Cyprus is not a simple wealth environment
Let us be honest about the context in which Cypriot families manage their wealth. This is not straightforward.
The typical profile of a successful Cypriot businessperson or family includes assets and interests that span multiple jurisdictions – Cypriot real estate, a UK or European holding structure, perhaps a Cyprus Investment Programme legacy position, business interests in the Gulf or Eastern Europe, and a personal portfolio held through a private bank in Switzerland, Luxembourg, or London. Add to this a family that may include members resident in different countries, with different tax residencies and different risk appetites, and the picture that emerges is not one that can be managed by instinct, by one trusted adviser, or by an informal understanding between family members.
Cyprus also occupies a distinctive position as a financial centre. CySEC-regulated entities, the treaty network, the professional services infrastructure – these are genuine advantages. But they also mean that families here are operating in an environment where the quality of advice, the structure of mandates, and the governance of portfolios can vary enormously. The absence of a written policy framework is particularly dangerous when the adviser landscape is competitive, when mandates are loosely defined, and when families are managing simultaneously across jurisdictions with different regulatory expectations.
What an Investment Policy Statement actually is
The term can make it sound like a technical document written for institutional investors. It is not. Or rather – it should not be. A well-drafted IPS for a family is a governing document. Think of it as a constitution for your capital. It does not tell you which fund to buy or when to rebalance. It tells you *why* you invest, *what* you are trying to protect or build, *who* is authorised to make decisions, and *what you will never do*, regardless of how persuasive the presentation.
In practice, a family IPS addresses six core areas:
Purpose.
What is this wealth for? Preservation across generations? Income for the current generation? Funding a specific goal – a foundation, a business re-entry, education across the family? The answer matters more than most families realise, because it shapes every other decision.
Risk tolerance.
Not the number on a questionnaire. The real, articulated capacity of the family, as a unit, to absorb loss. How much of a drawdown would cause someone to make a bad decision? What would a thirty-percent decline in the portfolio mean for the family’s obligations, its relationships, its sense of security? These questions need answers before a crisis, not during one.
Liquidity requirements.
How much capital must remain accessible, at what notice, and for what purposes? This is where most families fail. Illiquidity compounds – private equity commitments, real estate funds, structured products – and when a care need arises, or a business opportunity demands capital, or a family emergency strikes, the portfolio that looked well-diversified reveals itself as a collection of locks with no keys.
Allocation framework.
Not rigid targets, but ranges. Upper and lower bounds for each asset class, currency, geography, or instrument type. Rebalancing triggers. Concentration limits. A cap on illiquid exposure as a percentage of total capital. These are the guardrails that prevent drift from becoming ruin.
Restrictions and screens.
Ethical constraints. Jurisdictional limits — relevant for Cypriot families with Russian, Middle Eastern, or Eastern European business connections in the current regulatory environment. Counterparty exclusions. Legacy positions that are held for family or sentimental reasons and should not be managed on pure return grounds.
Governance.
Who is authorised to make investment decisions, and above what threshold? How are disputes between family members resolved? How often is the IPS reviewed, and by whom? What is the process for changing the mandate of an external adviser? This section is the most important and the most commonly omitted.

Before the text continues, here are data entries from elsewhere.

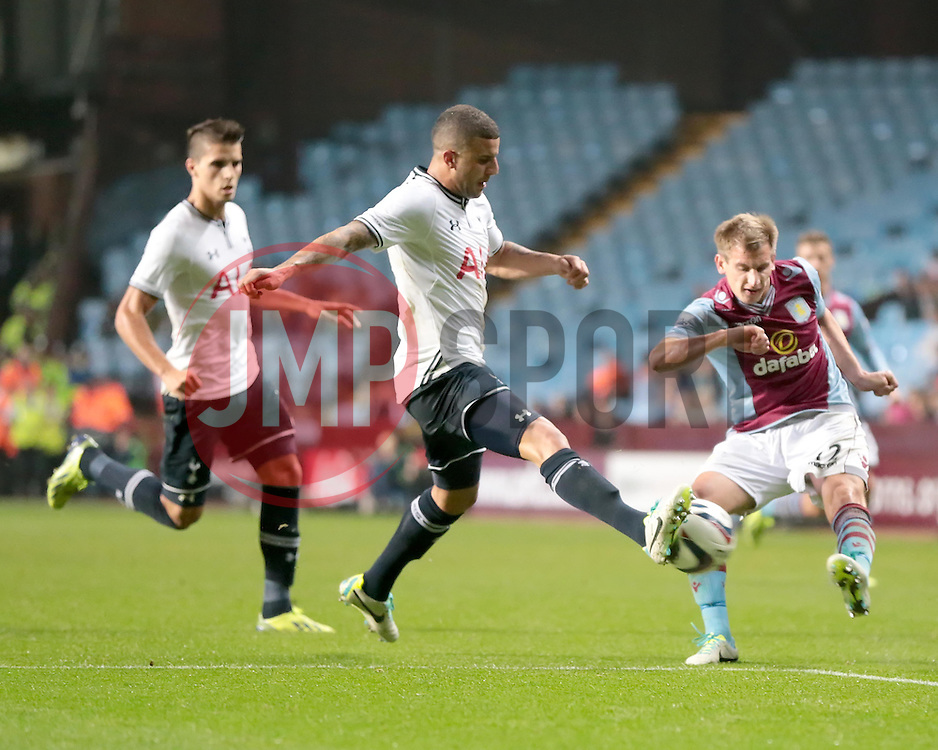 Aston Villa's Marc Albrighton's shot is blocked by Tottenham Hotspur's Kyle Walker  - Photo mandatory by-line: Nigel Pitts-Drake/JMP - Tel: Mobile: 07966 386802 24/09/2013 - SPORT - FOOTBALL -  Villa Park - Birmingham - Aston Villa v Tottenham Hotspur - Round 3 - Capital One Cup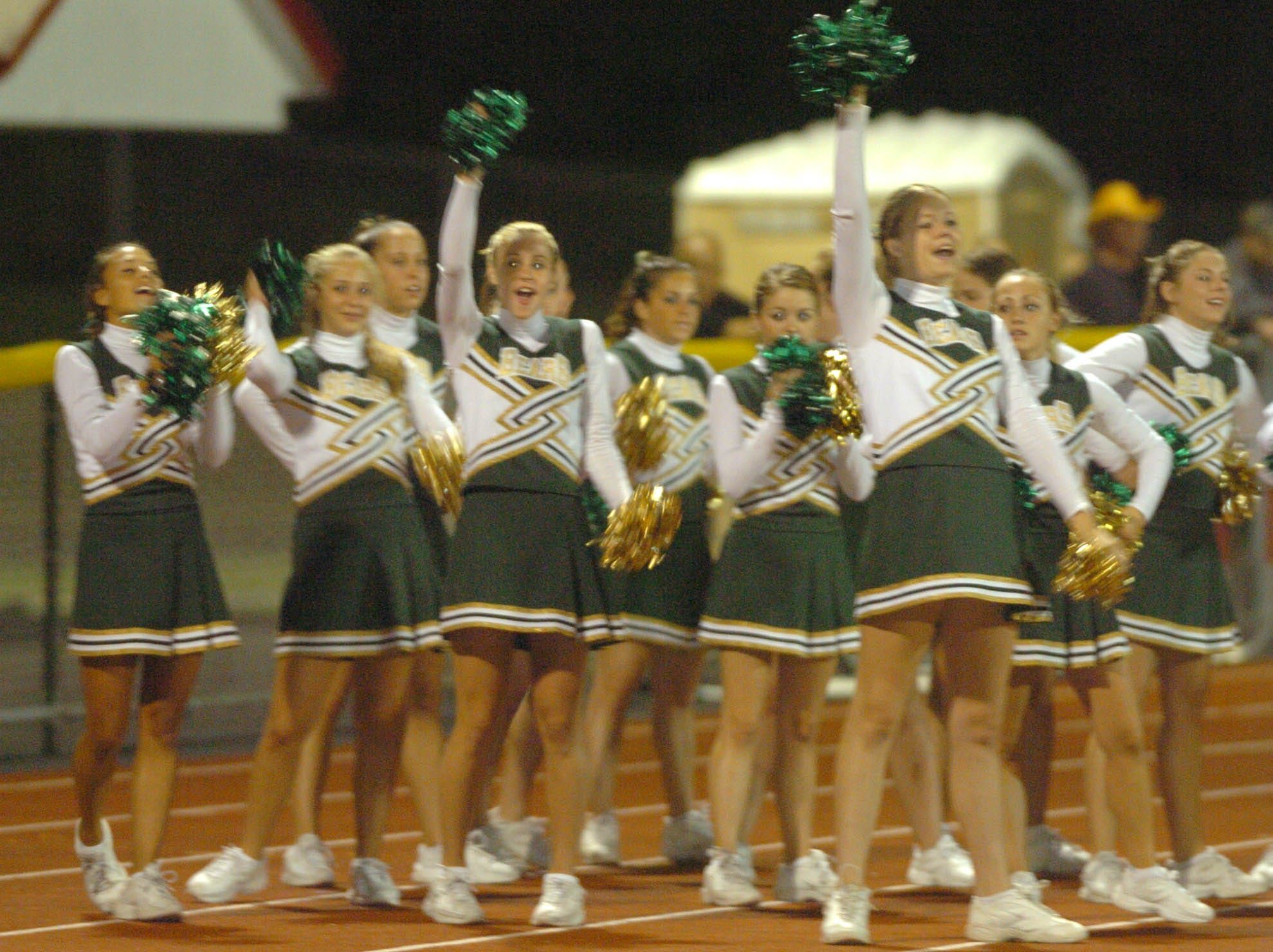 Vestal cheerleaders cheer for their team during Class AA football action on the opening on the 2005 season at Baldwinsville.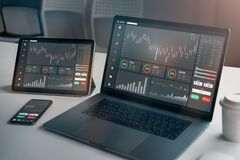 Stock exchange market concept, laptop and tablet, smartphone on the table with graphs analysis candle line in office room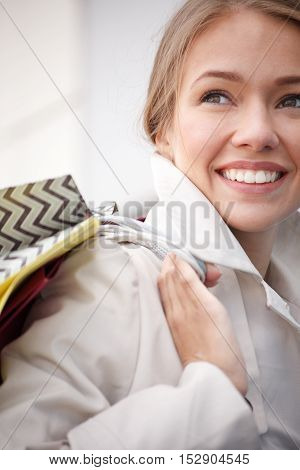 happy young woman holding shopping bags and smiling.Close up.Selective focus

Five situations where the absence of an IPS causes real damage
These are not hypothetical. They are patterns I have observed directly, in Cyprus and across the jurisdictions where our clients operate.
When the decision-maker can no longer decide.
When the next generation steps in.
When a persuasive adviser appears
When family members disagree
When markets fall sharply.
A note on the Cypriot context specifically
Families in Cyprus face a set of challenges that make this more pressing than in some other jurisdictions.
The concentration of business wealth in a relatively small community means that reputation matters enormously, and that conflicts – when they arise – tend to become visible quickly. Governance failures within a family are rarely contained.
The use of Cyprus holding structures and trusts – often for legitimate tax and estate planning purposes – creates a complexity that requires documented intent. When a family holding company sits above a portfolio of assets, the question of who governs the company, and on what mandate, is not merely a legal question. It is a wealth management question, and it requires a written answer.
The CySEC-regulated environment imposes certain suitability and governance obligations on licensed advisers, but it does not and cannot substitute for a family’s own investment governance framework. Regulation protects against misconduct by advisers. It does not protect against drift, against family conflict, or against the consequences of decisions made without a policy framework.
Finally, the generational transition currently underway in many Cypriot business families – from the generation that built businesses in the 1980s and 1990s to the generation that is now inheriting or co-managing the resulting wealth – is precisely the transition at which governance frameworks matter most and are most commonly absent.
The best time to write your family’s Investment Policy Statement was ten years ago. The second-best time is now – before the circumstances that will make you wish you had done it arrive unannounced.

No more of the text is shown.